Liu Yuchen, Ming Rui, Zhang Qian, Wang Yuguang, Liu Yijing, Galyametdinov Yuriy G, Knyazev Andrey, Shi Feng, Liu Fang, Cheng Mengjiao
State Key Laboratory of Chemical Resource Engineering, Beijing Laboratory of Biomedical Materials, Beijing Advanced Innovation Centre for Soft Matter Science and Engineering, Beijing University of Chemical Technology, Beijing, 100029, China.
Department of General Dentistry II, National Center for Stomatology, National Clinical Research Center for Oral Diseases, National Engineering Research Center of Oral Biomaterials and Digital Medical Devices, Peking University School and Hospital of Stomatology, No.22, Zhongguancun South Avenue, Haidian, Beijing, 100081, China.
Adv Sci (Weinh). 2025 Sep;12(33):e02425. doi: 10.1002/advs.202502425. Epub 2025 Aug 11.
The self-assembly of micrometer-to-millimeter components, referred to as "macroscopic supramolecular assembly (MSA)," offers an efficient approach for constructing cell-scale 3D bioactive structures with flexible modular designs.
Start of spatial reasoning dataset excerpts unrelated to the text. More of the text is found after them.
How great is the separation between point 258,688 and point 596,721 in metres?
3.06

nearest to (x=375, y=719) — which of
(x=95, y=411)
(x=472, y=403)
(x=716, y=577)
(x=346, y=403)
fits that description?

Compared with available 3D bio-printing or conventional modular assembly of cell-material units, MSA is advantageous in decoupling material preparation and cell loading processes by directing cell adhesion after the preparation of 3D structures, which minimizes the trade-off between cell viability and material selection. But the challenge lies in efficient self-sorting of different cells and spatially controlled cell distribution. Hence, MSA is combined with the surface chemistry of orthogonally specific peptides to different cells and magnetic manipulation, and fabricated 3D bioactive structures that direct cell sorting. Microscale polydimethylsiloxane (PDMS) components are modified with 1) Arg-Glu-Asp-Val and Val-Ala-Pro-Gly peptides affinitive to endothelial cells (ECs) and smooth muscle cells (SMCs), respectively, and 2) host/guest molecules as "supramolecular glues" for precise structuring and interfacial bonding. Self-sorting and spatially controlled adhesion of ECs and SMCs is achieved to mimic layered vascular structures. This "Lego-like" strategy is free of compromising cell viability with structure design, thus contributing to spatially intricate and bioactive 3D architectures, and promoting the development of MSA from fundamental advances to applications.
微米级到毫米级组件的自组装,即“宏观超分子组装(MSA)”,为构建具有灵活模块化设计的细胞尺度三维生物活性结构提供了一种有效方法。与现有的三维生物打印或细胞-材料单元的传统模块化组装相比,MSA的优势在于通过在三维结构制备后引导细胞黏附,将材料制备和细胞加载过程解耦,从而最大限度地减少细胞活力与材料选择之间的权衡。但挑战在于不同细胞的高效自分选和空间控制的细胞分布。因此,MSA与针对不同细胞的正交特异性肽的表面化学以及磁操控相结合,制造出了能够引导细胞分选的三维生物活性结构。微米级聚二甲基硅氧烷(PDMS)组件用1)分别对内皮细胞(ECs)和平滑肌细胞(SMCs)具有亲和力的精氨酸-谷氨酸-天冬氨酸-缬氨酸和缬氨酸-丙氨酸-脯氨酸-甘氨酸肽,以及2)作为“超分子胶水”用于精确构建和界面结合的主/客体分子进行修饰。实现了ECs和SMCs的自分选和空间控制黏附,以模拟分层血管结构。这种“类乐高”策略不会因结构设计而损害细胞活力,从而有助于构建空间复杂的生物活性三维结构,并推动MSA从基础进展向应用发展。